* [Check your understanding]:
1) In the profile of Paul Oestreicher, what degree is he receiving, and from which university?
2) Continue the profile of Paul Oestreicher from its final sentence.
:: Text under study
Canon Emeritus Dr Paul Oestreicher and his wife, Prof
Barbara Einhorn, visit one of his childhood haunts, St
Kilda beach. Photo by Gerard O'Brien.
After living abroad for almost 55 years, retired
Anglican priest Dr Paul Oestreicher has returned to his home
town of Dunedin for the best of reasons - to receive an
honorary doctor of divinity degree today from his alma mater,
the University of Otago.
Reporter Allison Rudd
talks to a man who overcame the persecution of his childhood
and rejected a lifetime of resentment in favour of the Biblical
principle of loving his neighbours - and his enemies.
Some might say Paul Oestreicher is a dreamer.
In a world torn apart by military aggression, nuclear
threats, poverty and religious intolerance, his philosophy
might seem an overly simple one: treat others as you would
like to be treated yourself.
But the man who has devoted his life to peace and social
justice is quite sincere about his belief that love will
conquer all.
"I have a deep feeling there is something, for want of a
better word, called love, that sustains us and can make a
real difference. So however terrible the world is, every act
of love can make it better. Even in the darkest situations
there is hope."
Dr Oestreicher's view is all the more surprising because of
his background.
Born in Germany to a non-Jewish mother and a Christian father
with Jewish parents, he experienced the persecution of the
Jewish race under Hitler's anti-Semitic regime.
As a 6-year-old out walking with his mother, Emma, he watched
the start of the orgy of destruction against synagogues and
Jewish-owned shops which become immortalised as
Kristallnacht.
His father, also called Paul, a paediatric specialist, was a
patriotic German who had served as an officer in the German
army in World War 1.
By the time Kristallnacht occurred in November 1938, he and
other doctors deemed to be Jewish had been barred from
practising and became unemployable.
Jews' bank accounts had been confiscated and life was
becoming more and more restrictive for them.
The Oestreicher family had fled from a provincial town to
Berlin where young Paul was hidden by sympathetic non-Jewish
friends while his parents laid low and tried to stay one step
ahead of the authorities.
::::
:: Recorded data
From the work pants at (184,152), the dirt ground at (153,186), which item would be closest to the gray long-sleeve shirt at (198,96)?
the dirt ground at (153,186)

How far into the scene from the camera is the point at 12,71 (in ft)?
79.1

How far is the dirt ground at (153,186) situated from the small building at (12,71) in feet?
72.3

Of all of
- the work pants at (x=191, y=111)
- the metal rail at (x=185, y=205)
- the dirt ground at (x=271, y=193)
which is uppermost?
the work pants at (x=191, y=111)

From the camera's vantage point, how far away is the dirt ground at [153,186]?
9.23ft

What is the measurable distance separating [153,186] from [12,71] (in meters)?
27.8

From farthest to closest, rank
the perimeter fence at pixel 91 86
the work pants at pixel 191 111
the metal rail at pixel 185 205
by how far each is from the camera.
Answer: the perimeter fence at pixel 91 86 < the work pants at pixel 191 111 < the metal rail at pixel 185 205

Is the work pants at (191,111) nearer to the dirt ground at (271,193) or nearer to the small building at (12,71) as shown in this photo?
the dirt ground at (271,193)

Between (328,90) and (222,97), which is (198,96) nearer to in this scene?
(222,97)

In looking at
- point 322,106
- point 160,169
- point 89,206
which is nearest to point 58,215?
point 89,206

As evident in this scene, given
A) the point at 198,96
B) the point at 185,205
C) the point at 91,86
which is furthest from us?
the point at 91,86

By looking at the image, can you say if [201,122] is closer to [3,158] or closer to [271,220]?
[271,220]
::::
* [Answers in order]:
1) An honorary doctor of divinity degree from the University of Otago.

2)
After Kristallnacht, the Oestreichers knew they had to leave.
However, with most countries closing their doors, the choice
of new home country narrowed down to New Zealand or
Venezuela.
The Oestreichers were accepted into New Zealand in 1939,
borrowing the required 2000 bond from a French friend of a
distant relative, and obtaining a guarantee of support from
the Anglican Church.
While they were now free to live and work, life was far from
easy.
The medical qualifications Dr Oestreicher had held for more
than 20 years were not recognised here and the family came to
Dunedin so he could undertake another three years of clinical
studies at the University of Otago medical school.
Dr Oestreicher jun remembers being the object of attention
and ridicule at Musselburgh School where children would chase
him around the playground calling him a Hun and a Jew.
His escape when sad or reflective was to escape to St Kilda
beach.
"To sit on the rocks at Lawyers Head and listen to the waves
crash and the seagulls cry was emotionally tremendously
important to me."
He says while he was a happy child, he always felt an
outsider.
"Dunedin was a very monocultural society. The only
non-indigenous children I was aware of were Chinese children
. . . some of whom were my friends. They were outsiders too,
but in my family's case it was even more extreme.
"We were were a family hunted out of Germany - expelled. But
we arrived with German passports and within two months we
were legally termed enemy aliens."
New Zealand was "relatively kind" to its aliens, he says.